Unable to procreate his own dynasty, Sir Clifford wants a male heir by other means; widowed at 24, middle-aged Mrs Bolton, having become an ex-officio member of the family (with ulterior motives in her subtle encouragement of the wife's extracurricular activities while ensconcing herself in business matters from which Connie is uninvited), compliments Connie: "You're a true woman."
Once Connie and Mellors are compelled to copulate through animal magnetism, their feral relationship develops into an appetite for each other. Telling his highborn paramour of his wish to experience everything to the fullest in life, Mellors declares he'll have no regrets in the end.
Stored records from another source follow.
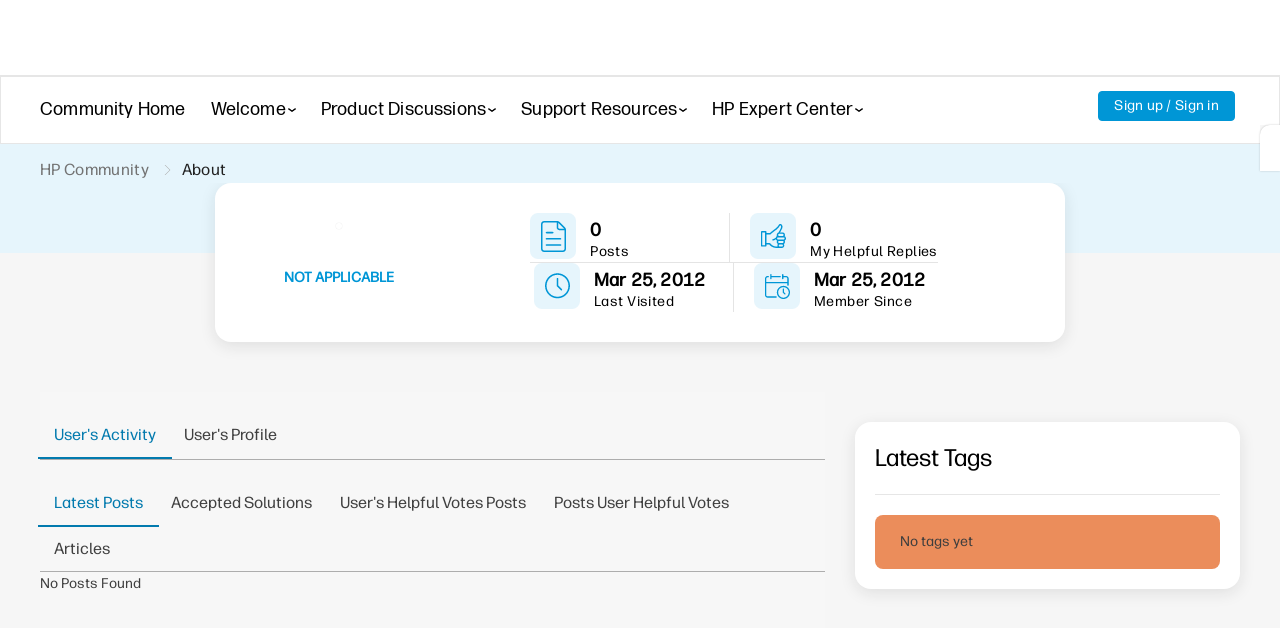

--- FILE ---
content_type: text/html; charset=UTF-8
request_url: https://h30467.www3.hp.com/t5/user/viewprofilepage/user-id/827221
body_size: 1973
content:
<!DOCTYPE html>
<html lang="en">
<head>
    <meta charset="utf-8">
    <meta name="viewport" content="width=device-width, initial-scale=1">
    <title></title>
    <style>
        body {
            font-family: "Arial";
        }
    </style>
    <script type="text/javascript">
    window.awsWafCookieDomainList = ['psg.lithium.com','h30434.www3.hp.com','community.poly.com','h30467.www3.hp.com','h30487.www3.hp.com'];
    window.gokuProps = {
"key":"AQIDAHjcYu/GjX+QlghicBgQ/7bFaQZ+m5FKCMDnO+vTbNg96AHZ4WDspB1aFJyVQH2dkUBmAAAAfjB8BgkqhkiG9w0BBwagbzBtAgEAMGgGCSqGSIb3DQEHATAeBglghkgBZQMEAS4wEQQM7W6WqUCbHzul4jDCAgEQgDu69PTxw/7akKqxxDbZaXLC4vs4UibAla0yObX4jAjWnHi++X1x+9kjy7qUhd1j/dlv+Ad8Wd1vFcvx4w==",
          "iv":"EkQVDQE5qgAAC+Ya",
          "context":"V/8g6MVq3Y9+YDqkOeXduTGfGMMRx2/wO5DxAIOQPVvCNFecYUvYFM9iyeJghz+pt7fnLlNC1vh4l9qA0X2c3fbd7eqd6WSQ4v6Db/5MEEikJF0LstHllRdP7SH+uAAYuyMqukImdbEGILXVhz22Mt2RllhimGFZDgYWlBBzw/v38u70xhbhYYInq7bhbGAFgOloWSAEQbg47im/HUezIQbdeDxGEN12YV0QyyuYPP++W8exVt6z/3OaCiyFWWbxsY1BO1kBuKufDqGHPH+MCWsrtYzdoH4/G0/QhpSXpfAeD1aEIhtbE+1gfcvWf8ReDrMrnNtOsP28CPGBxCnYTwHkpHk1230KReUwVZki4iv6o7E6RzOUOAZpB1I9PEg1Q0uBI3INl4DB05DWm0PXEy9y3J0cvrQ="
};
    </script>
    <script src="https://bc0439715fa6.967eb88d.us-east-2.token.awswaf.com/bc0439715fa6/9431c135be1d/15052e030223/challenge.js"></script>
</head>
<body>
    <div id="challenge-container"></div>
    <script type="text/javascript">
        AwsWafIntegration.saveReferrer();
        AwsWafIntegration.checkForceRefresh().then((forceRefresh) => {
            if (forceRefresh) {
                AwsWafIntegration.forceRefreshToken().then(() => {
                    window.location.reload(true);
                });
            } else {
                AwsWafIntegration.getToken().then(() => {
                    window.location.reload(true);
                });
            }
        });
    </script>
    <noscript>
        <h1>JavaScript is disabled</h1>
        In order to continue, we need to verify that you're not a robot.
        This requires JavaScript. Enable JavaScript and then reload the page.
    </noscript>
</body>
</html>

--- FILE ---
content_type: text/html; charset=UTF-8
request_url: https://h30434.www3.hp.com/t5/user/viewprofilepage/user-id/827221
body_size: 1971
content:
<!DOCTYPE html>
<html lang="en">
<head>
    <meta charset="utf-8">
    <meta name="viewport" content="width=device-width, initial-scale=1">
    <title></title>
    <style>
        body {
            font-family: "Arial";
        }
    </style>
    <script type="text/javascript">
    window.awsWafCookieDomainList = ['psg.lithium.com','h30434.www3.hp.com','community.poly.com','h30467.www3.hp.com','h30487.www3.hp.com'];
    window.gokuProps = {
"key":"AQIDAHjcYu/GjX+QlghicBgQ/7bFaQZ+m5FKCMDnO+vTbNg96AHZ4WDspB1aFJyVQH2dkUBmAAAAfjB8BgkqhkiG9w0BBwagbzBtAgEAMGgGCSqGSIb3DQEHATAeBglghkgBZQMEAS4wEQQM7W6WqUCbHzul4jDCAgEQgDu69PTxw/7akKqxxDbZaXLC4vs4UibAla0yObX4jAjWnHi++X1x+9kjy7qUhd1j/dlv+Ad8Wd1vFcvx4w==",
          "iv":"EkQVMwE7AAAADEkd",
          "context":"rQafKbrVpfRoxRRVugd5aduOBBGM90TpCUVZAKQ0ZiWTRjyw8nQSA/528j6m6jPit2uUfs7uZo52fNYmxawatHqUqgP+dcalwtPdPU73tCDHZ1UF3YGba5/Bb5A7eP//6TwRajsNiQ1ih5b7s8OxsaZpSuzixbBEZkO/jltKbZKxkLunXF8k34FreeLq3KHLlqQPy+8I6RFGhIiUP0D0JzPyaYHozdtYe5+0EI494X9Vvi0oGijUG8l8DFtjR1ETEgwinBe//KjSeEugAiwiif5OiABQnF2erMVH1myBzbXy8W4YVEWmA6MB7+RGAxdH4GC3O/9jD5LNDl9H9X10YUhMrQmWjNNLEfR2Lbn6BhLB6tJutu3xmM+ctrOYE6AoUcOYCXpN/V8riWBdXnFQj7Cu7l+UVxk="
};
    </script>
    <script src="https://bc0439715fa6.967eb88d.us-east-2.token.awswaf.com/bc0439715fa6/9431c135be1d/15052e030223/challenge.js"></script>
</head>
<body>
    <div id="challenge-container"></div>
    <script type="text/javascript">
        AwsWafIntegration.saveReferrer();
        AwsWafIntegration.checkForceRefresh().then((forceRefresh) => {
            if (forceRefresh) {
                AwsWafIntegration.forceRefreshToken().then(() => {
                    window.location.reload(true);
                });
            } else {
                AwsWafIntegration.getToken().then(() => {
                    window.location.reload(true);
                });
            }
        });
    </script>
    <noscript>
        <h1>JavaScript is disabled</h1>
        In order to continue, we need to verify that you're not a robot.
        This requires JavaScript. Enable JavaScript and then reload the page.
    </noscript>
</body>
</html>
As their attachment takes on emotional entanglements, Connie cautions Mellors's possessive bent: "I couldn't live without you, but I couldn't live if he knew about you."
Demonstrating his authority over Mellors and a cruel streak, Sir Clifford orders his gamekeeper (whom he regards as just "so much live human meat") to thrash a pair of poachers, out-of-work colliers, in front of Connie, who has pleaded for their not being prosecuted.
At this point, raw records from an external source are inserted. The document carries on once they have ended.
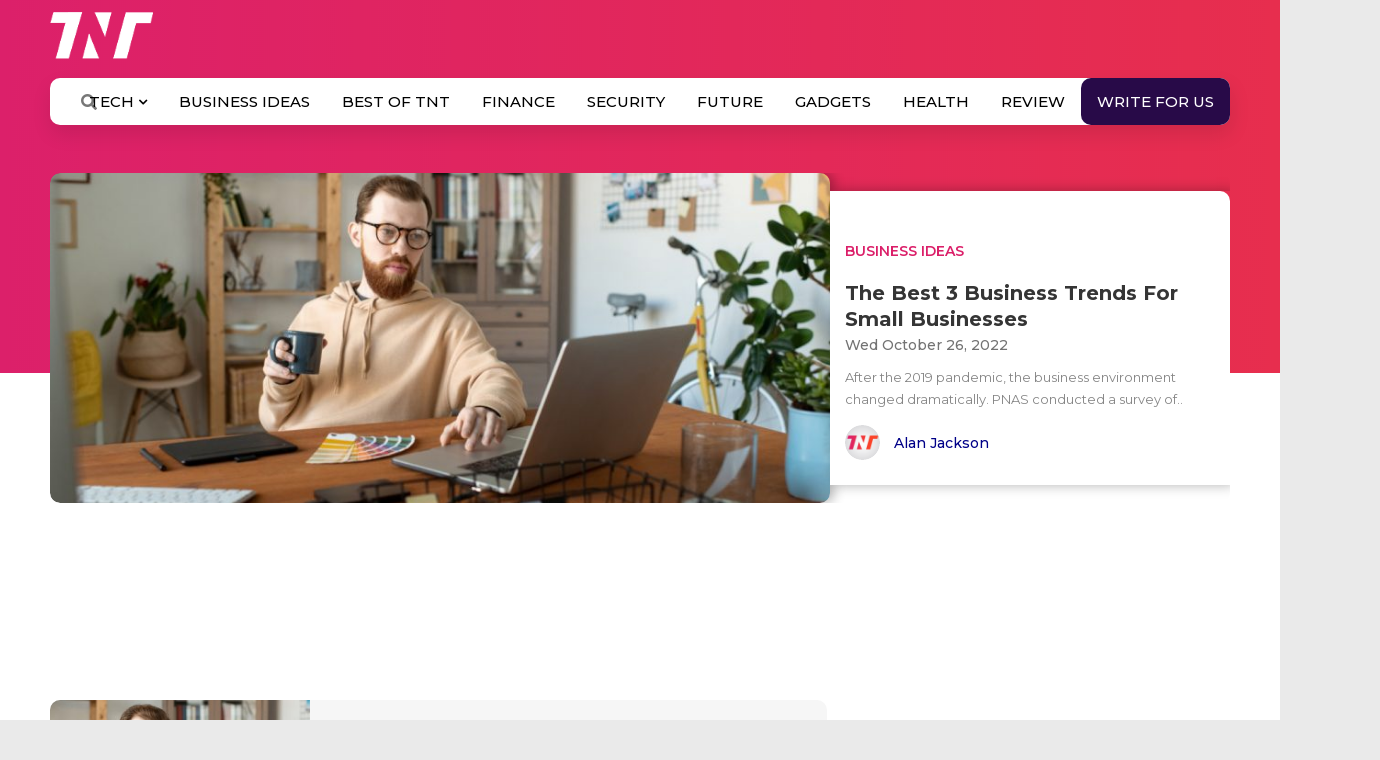

--- FILE ---
content_type: text/html; charset=utf-8
request_url: https://www.google.com/recaptcha/api2/aframe
body_size: 113
content:
<!DOCTYPE HTML><html><head><meta http-equiv="content-type" content="text/html; charset=UTF-8"></head><body><script nonce="dcnCCDqaqBm60CDWsbpdGw">/** Anti-fraud and anti-abuse applications only. See google.com/recaptcha */ try{var clients={'sodar':'https://pagead2.googlesyndication.com/pagead/sodar?'};window.addEventListener("message",function(a){try{if(a.source===window.parent){var b=JSON.parse(a.data);var c=clients[b['id']];if(c){var d=document.createElement('img');d.src=c+b['params']+'&rc='+(localStorage.getItem("rc::a")?sessionStorage.getItem("rc::b"):"");window.document.body.appendChild(d);sessionStorage.setItem("rc::e",parseInt(sessionStorage.getItem("rc::e")||0)+1);localStorage.setItem("rc::h",'1765123798249');}}}catch(b){}});window.parent.postMessage("_grecaptcha_ready", "*");}catch(b){}</script></body></html>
Referring to himself as her "fucker," which Connie corrects as "lover," Mellors complains of her exploiting him for physical pleasure without regard for his person: "You wouldn't marry me if free." She counters him with qualification: "I would be your wife, but I can't leave Clifford." When Connie denies that class difference has anything to do with her attitude toward him, Mellors retorts: "It has everything to do with it."
Finally, Connie - "I am your wife in the woods" - acquiesces to Mellor's insistence that she spend a night with him in his cottage; upon her return to the manor in the morning, Sir Clifford shuns her, expressing disapproval of her stooping so low as to be with Oliver (Connie hadn't known or asked Mellors of his Christian name). Exiled to Italy to stay with Sir Clifford's sister, who left her husband, she refuses dalliances with other men, eventually going back to her husband's home, where she learns of Mellors's dismissal to the mines; nevertheless, proud and pregnant, she tells Sir Clifford: "He's the father and your name be damned."